Enfin, si, en 2020, la France a constaté des sorties nettes de 5,5 Mds d’euros, les IDE ont enregistré, en 2021, des entrées nettes de capitaux de 9,7 Mds d’euros. Ce bon résultat, qui résulte d’un effet de rattrapage, la France ayant subi davantage la pandémie que ses concurrents, sera vraisemblablement revu à la baisse pour 2022 en raison de l’invasion russe en Ukraine, qui provoque une triple crise : alimentaire, énergétique et financière, qui plombe le climat des affaires.

Dans quelle mesure y-a-t-il un hiatus entre les projets annoncés, pris en compte notamment dans les données de E&Y, et les investissements réels ?

L’annonce gouvernementale repose sur des fondations fragiles. Ces chiffres se fondent, en effet, sur le nombre de « projets annoncés » par les investisseurs et non, sur les montants réellement investis, chiffres absents des études du cabinet de conseil et de l’agence française « Business France ».

────────

• _Exercice 1_: Selon l'extrait sur les investissements étrangers en France, quelles crises l'invasion russe en Ukraine provoque-t-elle ? Citez-les toutes.
• _Exercice 2_: Recopiez le passage de l'extrait sur les investissements étrangers en France qui débute par « Enfin, si, en » et se poursuit jusqu'à « les investissements réels ? ».

• _Données présentées_:
────────

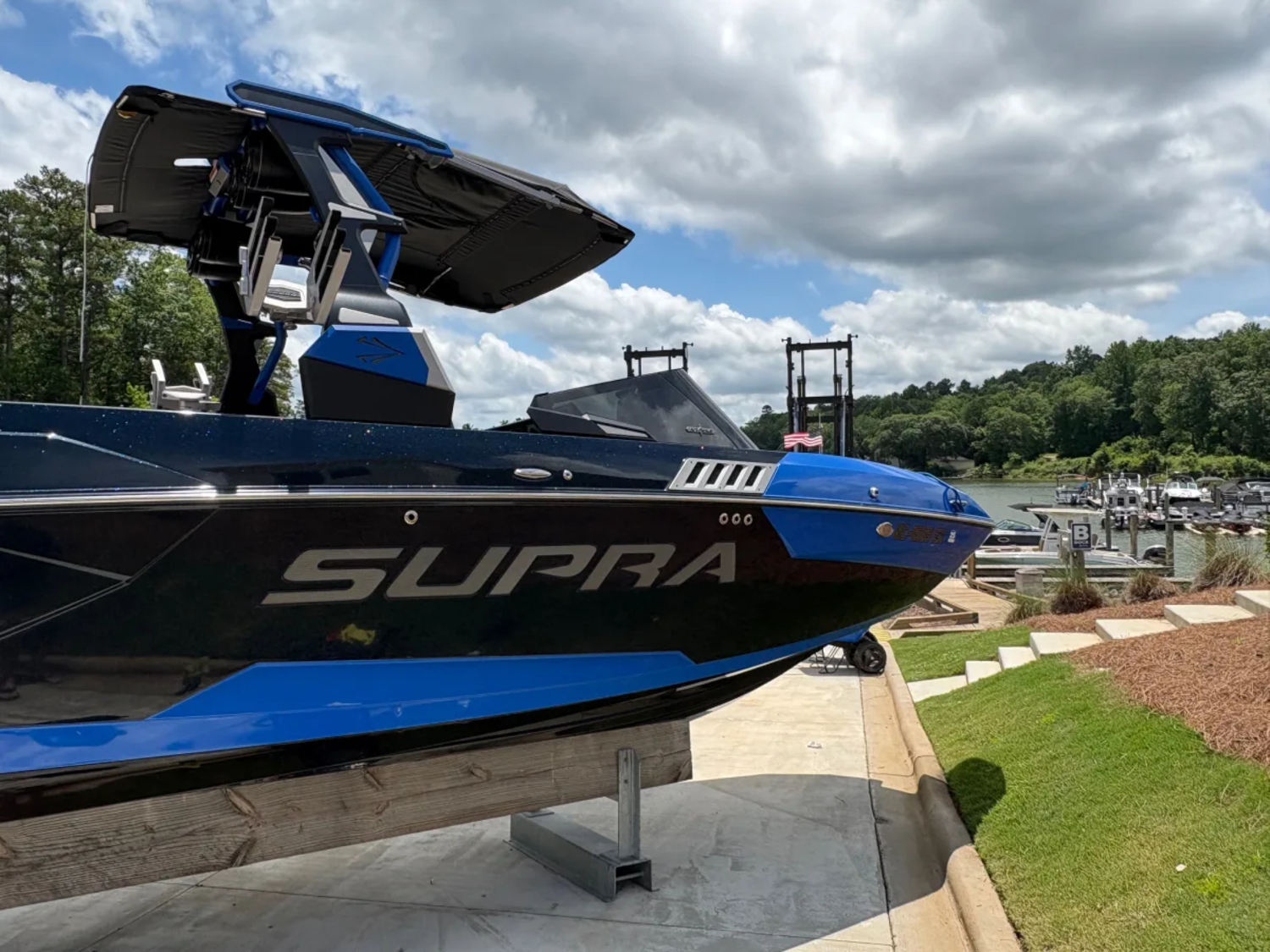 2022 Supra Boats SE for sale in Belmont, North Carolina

────────

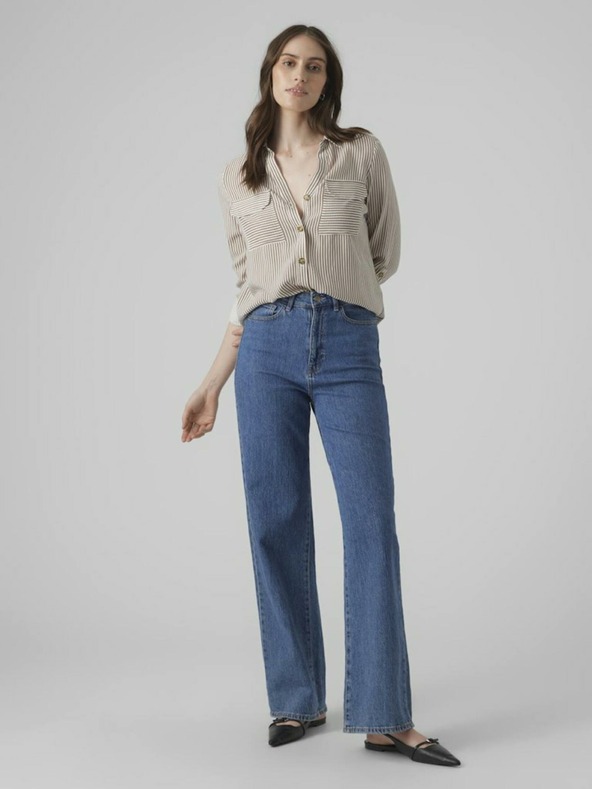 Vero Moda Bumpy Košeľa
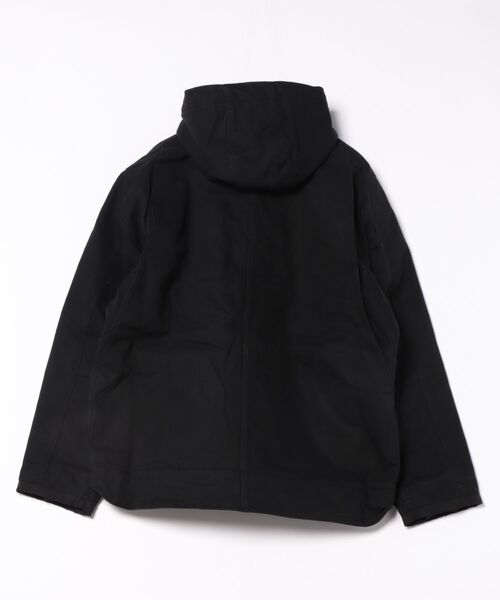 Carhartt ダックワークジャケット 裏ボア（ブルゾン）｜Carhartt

────────

• _Réponse attendue 1_: Une crise alimentaire, une crise énergétique et une crise financière.

• _Réponse attendue 2_:
Enfin, si, en 2020, la France a constaté des sorties nettes de 5,5 Mds d’euros, les IDE ont enregistré, en 2021, des entrées nettes de capitaux de 9,7 Mds d’euros. Ce bon résultat, qui résulte d’un effet de rattrapage, la France ayant subi davantage la pandémie que ses concurrents, sera vraisemblablement revu à la baisse pour 2022 en raison de l’invasion russe en Ukraine, qui provoque une triple crise : alimentaire, énergétique et financière, qui plombe le climat des affaires.

Dans quelle mesure y-a-t-il un hiatus entre les projets annoncés, pris en compte notamment dans les données de E&Y, et les investissements réels ?